Wolfgang Haenle – Foto: Jutta Weber-Bock

Von Michael Seehoff

Wolfgang Haenle stellte am 12. Mai im Schriftstellerhaus Stuttgart neue Texte in der Reihe „Forum der Autoren“ vor. Es sind unveröffentlichte Texte, die er dem Publikum präsentierte.

Wolfgang Haenle ist ein „spätberufener Lyriker“. 1945 in Altötting geboren, aufgewachsen in Göppingen, studierte er Maschinenbau und Technische Fotografie in Stuttgart. Auf seiner Homepage gewährt er Einblick in sein fotografisches Schaffen. Aber erst gegen Ende seines aktiven Berufslebens begann er sich intensiv mit der Lyrik auseinander zu setzen. 2011 veröffentlichte er seinen ersten Lyrikband mit Liebesgedichten: „eine hand voll du“. Regelmäßig veröffentlichte er in Gedichtanthologien. Die achtzehn Gedichte, die er an diesem Abend mit ins Schriftstellerhaus brachte, sind noch nirgendwo erschienen.  Seine Geburtsstadt Altötting, eine berühmte Pilgerstadt fand Eingang in eines seiner Gedichte. Wir wissen, welche bekannte Persönlichkeit aus der Gegend kam: Papst Benedikt VI., der „Joseph Aloisius“.

Wolfgang Haenle hat sich konsequent der Kleinschreibung in seinen Gedichten verschrieben. Aber auch sonst ist er formal streng, mal verwendet er die Form des Sonetts, dann wieder die der Sestine. Wobei er dem Reim und dem Jambus elegant ausweicht. Er kennt die Formen, folgt ihnen aber nicht streng. Wie viele moderne Lyriker lässt er den Reim links liegen. Und doch ist seine Lyrik von formaler Eleganz. Seine Themen findet er überall: die „Schnapp“-Schildkröte Lotti, die in der Bild-Zeitung Überschrift wurde:  „Ente in die Tiefe gezogen: Alligator-Schildkröte Lotti wieder da“. Oder bei Edgar Degas, dem impressionistischen Maler, dem er ein Gedicht unter dem Namen „leidenschaft“ widmet.

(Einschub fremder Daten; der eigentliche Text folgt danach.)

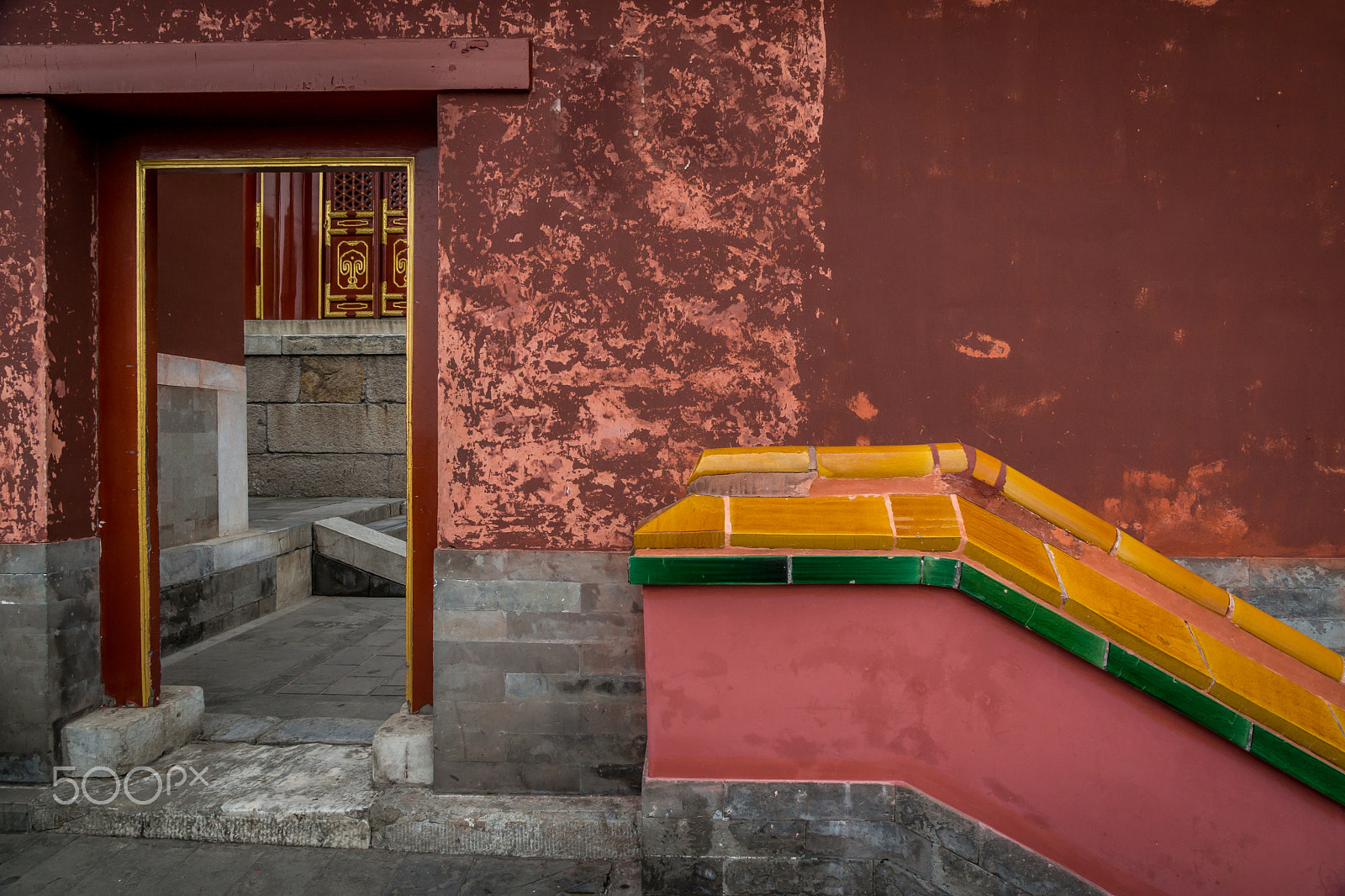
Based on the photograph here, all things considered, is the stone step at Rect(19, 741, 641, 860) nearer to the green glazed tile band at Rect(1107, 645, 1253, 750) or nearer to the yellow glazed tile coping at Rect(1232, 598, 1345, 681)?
the green glazed tile band at Rect(1107, 645, 1253, 750)

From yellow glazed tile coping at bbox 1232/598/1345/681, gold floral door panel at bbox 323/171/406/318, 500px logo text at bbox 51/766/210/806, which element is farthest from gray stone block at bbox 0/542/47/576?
gold floral door panel at bbox 323/171/406/318

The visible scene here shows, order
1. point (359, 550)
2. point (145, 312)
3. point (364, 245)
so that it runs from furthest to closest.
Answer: point (364, 245) < point (359, 550) < point (145, 312)

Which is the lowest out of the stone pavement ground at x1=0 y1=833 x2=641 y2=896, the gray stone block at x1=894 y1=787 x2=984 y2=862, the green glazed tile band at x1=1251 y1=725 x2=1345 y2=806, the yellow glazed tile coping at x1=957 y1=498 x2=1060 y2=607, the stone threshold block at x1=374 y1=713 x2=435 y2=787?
the stone pavement ground at x1=0 y1=833 x2=641 y2=896

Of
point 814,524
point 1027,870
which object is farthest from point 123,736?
point 1027,870

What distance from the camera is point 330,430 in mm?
10570

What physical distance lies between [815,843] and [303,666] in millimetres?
4412

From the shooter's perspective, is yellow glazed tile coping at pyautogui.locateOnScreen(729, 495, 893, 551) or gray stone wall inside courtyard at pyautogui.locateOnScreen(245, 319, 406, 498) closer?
yellow glazed tile coping at pyautogui.locateOnScreen(729, 495, 893, 551)

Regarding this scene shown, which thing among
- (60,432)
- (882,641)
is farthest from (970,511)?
(60,432)

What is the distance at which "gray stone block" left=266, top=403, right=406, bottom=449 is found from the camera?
34.4 feet

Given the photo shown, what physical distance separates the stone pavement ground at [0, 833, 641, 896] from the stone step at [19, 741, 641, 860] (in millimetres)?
43

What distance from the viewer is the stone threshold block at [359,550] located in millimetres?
7828

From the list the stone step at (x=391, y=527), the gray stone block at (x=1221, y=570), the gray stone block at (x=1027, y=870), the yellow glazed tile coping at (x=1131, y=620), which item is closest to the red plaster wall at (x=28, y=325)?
the gray stone block at (x=1027, y=870)

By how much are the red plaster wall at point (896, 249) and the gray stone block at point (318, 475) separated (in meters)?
7.96

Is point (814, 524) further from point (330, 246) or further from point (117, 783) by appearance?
point (330, 246)
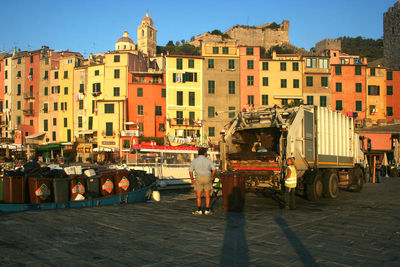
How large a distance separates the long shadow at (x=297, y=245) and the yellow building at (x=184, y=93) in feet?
146

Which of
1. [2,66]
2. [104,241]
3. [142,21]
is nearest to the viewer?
[104,241]

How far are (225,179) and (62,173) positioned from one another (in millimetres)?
5206

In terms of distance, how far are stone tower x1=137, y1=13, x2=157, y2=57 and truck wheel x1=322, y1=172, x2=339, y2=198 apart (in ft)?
381

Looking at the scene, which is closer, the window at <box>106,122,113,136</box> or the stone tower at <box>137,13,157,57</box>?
the window at <box>106,122,113,136</box>

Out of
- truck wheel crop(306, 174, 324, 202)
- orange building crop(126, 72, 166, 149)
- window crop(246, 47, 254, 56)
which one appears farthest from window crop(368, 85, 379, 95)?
truck wheel crop(306, 174, 324, 202)

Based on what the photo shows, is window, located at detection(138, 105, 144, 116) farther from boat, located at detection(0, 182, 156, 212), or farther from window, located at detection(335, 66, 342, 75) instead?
boat, located at detection(0, 182, 156, 212)

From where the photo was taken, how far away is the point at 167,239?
7270 mm

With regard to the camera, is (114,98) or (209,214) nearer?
(209,214)

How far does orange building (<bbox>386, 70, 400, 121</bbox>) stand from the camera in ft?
185

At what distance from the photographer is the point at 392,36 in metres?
87.4

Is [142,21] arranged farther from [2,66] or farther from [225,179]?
[225,179]

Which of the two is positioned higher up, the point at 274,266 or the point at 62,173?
the point at 62,173

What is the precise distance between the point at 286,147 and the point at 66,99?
54.7 meters

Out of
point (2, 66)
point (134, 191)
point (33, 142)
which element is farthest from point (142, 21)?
point (134, 191)
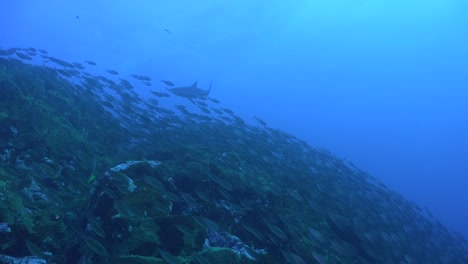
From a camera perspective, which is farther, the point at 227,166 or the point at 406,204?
the point at 406,204

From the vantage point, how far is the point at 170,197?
22.4 ft

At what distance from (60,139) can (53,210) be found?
4086mm

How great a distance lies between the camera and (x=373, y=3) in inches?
5507

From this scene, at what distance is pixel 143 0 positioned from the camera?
4441 inches

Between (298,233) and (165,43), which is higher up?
(165,43)

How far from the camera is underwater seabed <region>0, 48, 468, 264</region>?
590 cm

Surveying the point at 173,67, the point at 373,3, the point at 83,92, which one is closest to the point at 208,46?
the point at 173,67

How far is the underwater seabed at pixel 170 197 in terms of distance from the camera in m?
5.90

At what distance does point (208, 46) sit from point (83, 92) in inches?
4132

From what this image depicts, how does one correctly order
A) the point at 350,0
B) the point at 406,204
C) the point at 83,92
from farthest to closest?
the point at 350,0
the point at 83,92
the point at 406,204

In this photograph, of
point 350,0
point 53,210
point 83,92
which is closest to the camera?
point 53,210

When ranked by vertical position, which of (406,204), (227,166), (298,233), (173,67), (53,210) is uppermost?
(173,67)

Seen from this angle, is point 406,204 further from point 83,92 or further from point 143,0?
point 143,0

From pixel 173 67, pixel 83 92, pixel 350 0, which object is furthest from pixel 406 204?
pixel 350 0
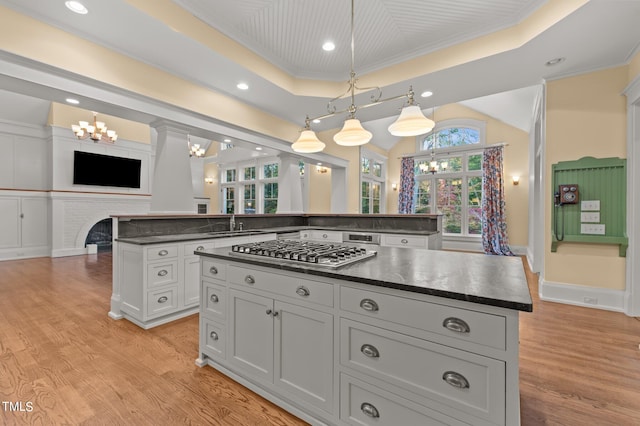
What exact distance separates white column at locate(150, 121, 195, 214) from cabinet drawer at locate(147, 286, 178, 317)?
48.7 inches

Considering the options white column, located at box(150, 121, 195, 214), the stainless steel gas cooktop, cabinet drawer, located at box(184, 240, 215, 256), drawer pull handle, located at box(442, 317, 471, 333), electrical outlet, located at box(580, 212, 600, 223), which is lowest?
drawer pull handle, located at box(442, 317, 471, 333)

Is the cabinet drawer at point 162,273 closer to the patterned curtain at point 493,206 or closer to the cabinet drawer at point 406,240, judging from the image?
the cabinet drawer at point 406,240

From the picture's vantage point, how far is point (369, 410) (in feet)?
4.35

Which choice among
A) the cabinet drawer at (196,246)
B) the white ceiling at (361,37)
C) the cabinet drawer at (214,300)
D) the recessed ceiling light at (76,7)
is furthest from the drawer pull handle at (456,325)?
the recessed ceiling light at (76,7)

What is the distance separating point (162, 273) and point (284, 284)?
76.0 inches

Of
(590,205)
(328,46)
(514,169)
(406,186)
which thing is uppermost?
(328,46)

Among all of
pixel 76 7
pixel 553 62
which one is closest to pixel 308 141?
pixel 76 7

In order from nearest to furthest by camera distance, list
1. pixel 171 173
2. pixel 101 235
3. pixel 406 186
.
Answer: pixel 171 173, pixel 101 235, pixel 406 186

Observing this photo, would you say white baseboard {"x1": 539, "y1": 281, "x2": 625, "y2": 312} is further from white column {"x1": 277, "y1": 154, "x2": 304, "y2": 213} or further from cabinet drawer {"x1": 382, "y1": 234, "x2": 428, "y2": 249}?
white column {"x1": 277, "y1": 154, "x2": 304, "y2": 213}

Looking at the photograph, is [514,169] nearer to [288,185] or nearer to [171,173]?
[288,185]

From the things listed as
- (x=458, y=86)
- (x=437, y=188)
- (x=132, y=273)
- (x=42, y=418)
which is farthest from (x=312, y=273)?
(x=437, y=188)

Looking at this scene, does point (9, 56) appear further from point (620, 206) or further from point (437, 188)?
point (437, 188)

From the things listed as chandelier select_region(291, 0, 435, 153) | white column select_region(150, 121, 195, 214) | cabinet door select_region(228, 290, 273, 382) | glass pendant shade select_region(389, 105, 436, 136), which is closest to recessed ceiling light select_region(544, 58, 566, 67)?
chandelier select_region(291, 0, 435, 153)

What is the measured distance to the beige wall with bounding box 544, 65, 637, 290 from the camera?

Für Wolfgang Haenle ist die Natur eine Fundgrube

Betrachtungen der Natur wurden bereits von dem von ihm hochgeschätzten Dichterkollegen Jan Wagner zu Lyrik verdichtet. Auch Wolfgang Haenle schreibt Gedichte, die sich diesem Genre verpflichtet fühlt. Ob er den in den in den offenen Savannenlandschaften und bewaldete Flussgebiete des Tief- und Hochlands des südlichen Afrikas beheimateten Kaffernbüffel oder den Kormoran beschreibt, immer findet er eindrucksvolle Bilder. Im Gedicht Kormoran blitzt eine andere Leidenschaft des Autors auf: die Fotografie. Darin heißt es:
... schlaff hängt die sony
ein griff. dann ist sie ganz oben. der gurt zurrt an der schulter

Aber auch eine Wanderung ist es ihm wert, zu Lyrik verdichtet zu werden. Wieder erwähnt er darin die Kamera, die ihm ein ständiger Begleiter scheint. Humorvoll blickt er auf die Esoterikszene, wenn er über „gruppentherapie“ schreibt, und sie dort verortet, wo Bachblüten dreizehn Feen treffen, der Meister ein biegsamer ist.

Immer wieder unterbrach Wolfgang Haenle seinen Vortrag und gab Raum für die Diskussion mit dem Publikum. So entstand fast schon so etwas wie schriftstellerische Arbeitsatmosphäre im Schriftstellerhaus, das mit diesem Format „Forum der Autoren“ genau das beabsichtigt.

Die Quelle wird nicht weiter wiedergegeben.